Gladys Saqui (1884-1919), Australian-born dancer, as she appeared as Nicee in the pantomime Aladdin, produced at the Grand Theatre, Leeds, at Christmas 1907. The principal parts in this production were played by Constance Hyem (Aladdin), Nell Emerald (Brigette), Frank Danby (Widow Trankey) and J.F. McArdle (Abanazar). The cast also included Hebe Bliss, G.H. Elliott and Olive Crellin.

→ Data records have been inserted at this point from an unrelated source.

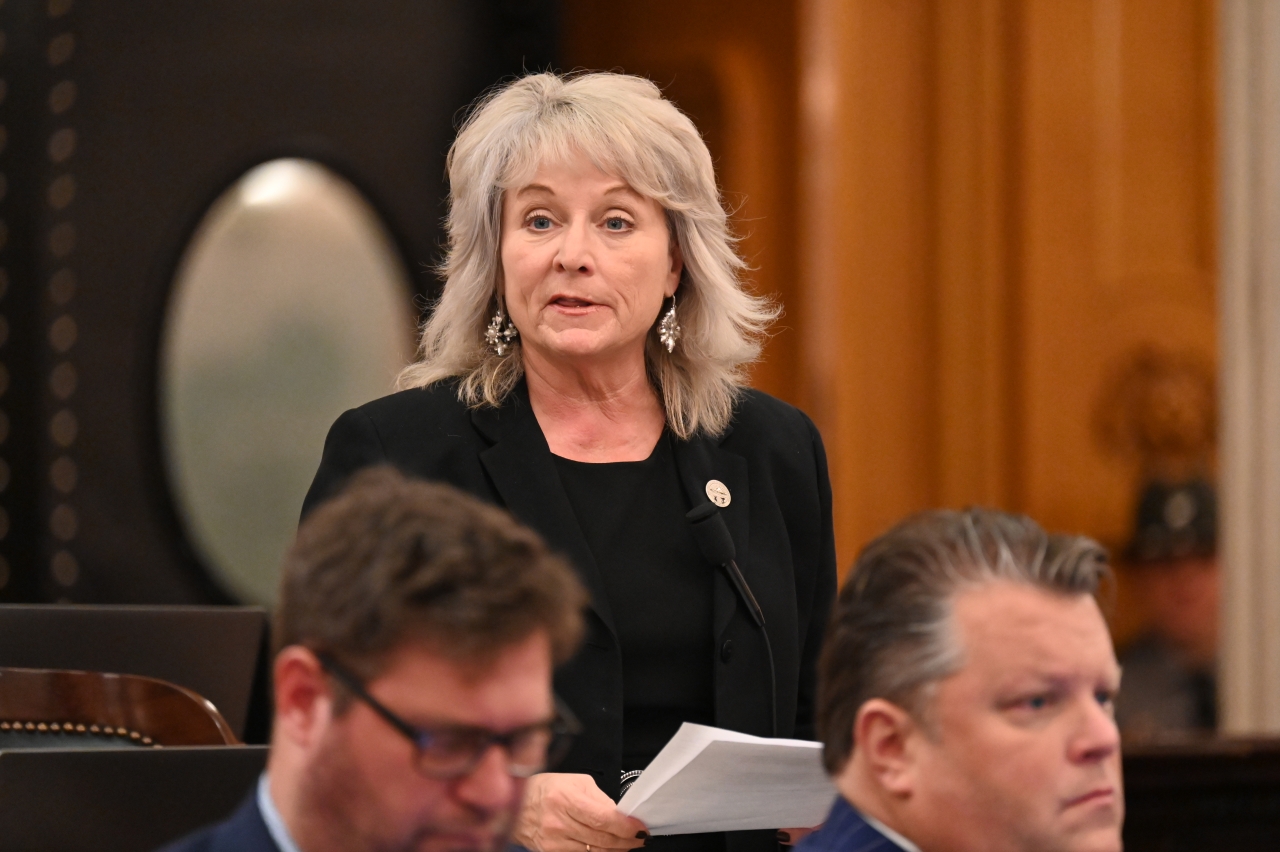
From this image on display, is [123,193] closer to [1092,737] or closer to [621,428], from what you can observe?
[621,428]

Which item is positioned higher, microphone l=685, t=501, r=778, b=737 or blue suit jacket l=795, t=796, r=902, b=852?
microphone l=685, t=501, r=778, b=737

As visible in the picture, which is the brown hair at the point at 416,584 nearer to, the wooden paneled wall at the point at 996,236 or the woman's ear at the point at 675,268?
the woman's ear at the point at 675,268

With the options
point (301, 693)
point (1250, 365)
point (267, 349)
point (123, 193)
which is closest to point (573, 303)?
point (301, 693)

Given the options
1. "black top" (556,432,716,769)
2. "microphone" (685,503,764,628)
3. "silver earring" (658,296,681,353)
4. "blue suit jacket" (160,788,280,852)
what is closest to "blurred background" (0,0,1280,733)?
"silver earring" (658,296,681,353)

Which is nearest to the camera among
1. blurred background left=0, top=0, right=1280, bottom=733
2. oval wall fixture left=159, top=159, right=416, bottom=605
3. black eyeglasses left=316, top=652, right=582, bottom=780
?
black eyeglasses left=316, top=652, right=582, bottom=780

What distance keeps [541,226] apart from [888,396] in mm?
2788

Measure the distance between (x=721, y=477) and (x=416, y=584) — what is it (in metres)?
1.23

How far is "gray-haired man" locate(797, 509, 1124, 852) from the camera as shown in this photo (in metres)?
1.53

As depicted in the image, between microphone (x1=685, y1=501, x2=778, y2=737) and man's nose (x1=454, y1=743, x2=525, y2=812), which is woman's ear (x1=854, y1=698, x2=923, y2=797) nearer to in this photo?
man's nose (x1=454, y1=743, x2=525, y2=812)

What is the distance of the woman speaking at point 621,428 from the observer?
7.35ft

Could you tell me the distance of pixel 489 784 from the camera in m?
1.23

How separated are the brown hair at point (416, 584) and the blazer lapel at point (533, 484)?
93 cm

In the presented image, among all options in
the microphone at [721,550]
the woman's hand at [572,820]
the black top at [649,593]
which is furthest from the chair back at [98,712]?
the microphone at [721,550]

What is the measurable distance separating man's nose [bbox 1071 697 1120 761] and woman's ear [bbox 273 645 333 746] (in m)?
0.70
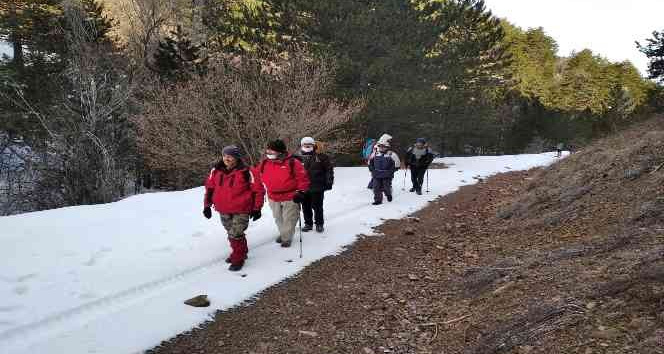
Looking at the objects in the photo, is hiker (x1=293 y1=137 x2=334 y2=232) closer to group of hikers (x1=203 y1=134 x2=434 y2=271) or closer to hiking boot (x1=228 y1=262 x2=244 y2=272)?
group of hikers (x1=203 y1=134 x2=434 y2=271)

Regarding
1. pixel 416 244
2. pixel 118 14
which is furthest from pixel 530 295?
pixel 118 14

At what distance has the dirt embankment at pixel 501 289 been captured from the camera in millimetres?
3201

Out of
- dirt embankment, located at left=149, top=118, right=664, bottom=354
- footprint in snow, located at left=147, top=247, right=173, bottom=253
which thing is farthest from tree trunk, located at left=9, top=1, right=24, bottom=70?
dirt embankment, located at left=149, top=118, right=664, bottom=354

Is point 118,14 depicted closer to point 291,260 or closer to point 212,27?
point 212,27

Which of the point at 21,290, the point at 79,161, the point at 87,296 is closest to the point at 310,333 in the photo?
the point at 87,296

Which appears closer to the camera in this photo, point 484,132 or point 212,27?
point 212,27

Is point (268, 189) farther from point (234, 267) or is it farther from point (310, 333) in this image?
point (310, 333)

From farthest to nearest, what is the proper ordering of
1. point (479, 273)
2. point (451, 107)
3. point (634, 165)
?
point (451, 107)
point (634, 165)
point (479, 273)

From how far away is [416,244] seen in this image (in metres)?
7.14

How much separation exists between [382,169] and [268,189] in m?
4.31

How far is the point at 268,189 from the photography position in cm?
659

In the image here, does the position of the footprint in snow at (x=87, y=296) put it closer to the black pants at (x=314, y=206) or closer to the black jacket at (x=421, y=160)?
the black pants at (x=314, y=206)

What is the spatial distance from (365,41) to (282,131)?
18.5ft

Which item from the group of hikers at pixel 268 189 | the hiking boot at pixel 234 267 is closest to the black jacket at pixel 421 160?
the group of hikers at pixel 268 189
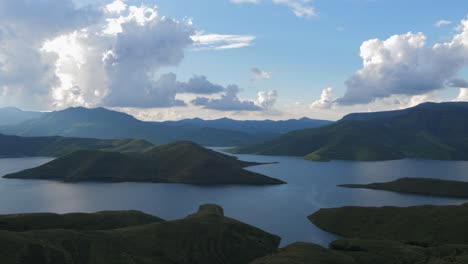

(photo; J. Garratt, Leeds, 1907)

Gladys Mignon Saqui was born in Australia in 1884, one of the children of John ‘Jack’ Isaac Saqui (1855-1916), a cigar manufacturer and bookmaker, and his wife Esther (Stella) (née Barnett, 1852?-1946), who were both born in London’s East End and married in 1878. Two of Gladys’s sisters, Maie (1880-1907) and Hazel (1887-1975) were also actresses; the former was married in 1903 as his first wife to Arthur Hope Travers (1875-1938), a Grenadier Guardsman, and the latter was married in 1908 to the well-known actor manager, Nelson Keys (1886-1939). Maie and Gladys Saqui made professional appearances in their native Australia and once in England all three sisters were sometime under contract to George Edwardes. Maie first appeared in London in The Geisha (Daly’s Theatre, 25 April 1896 – 28 May 1898) towards the end of its run. Gladys Saqui appeared on tour and also as a dancer in The New Aladdin (Gaiety Theatre, London, 29 September 1907) and The Belle of Britanny (Queen’s Theatre, London, 24 October 1908).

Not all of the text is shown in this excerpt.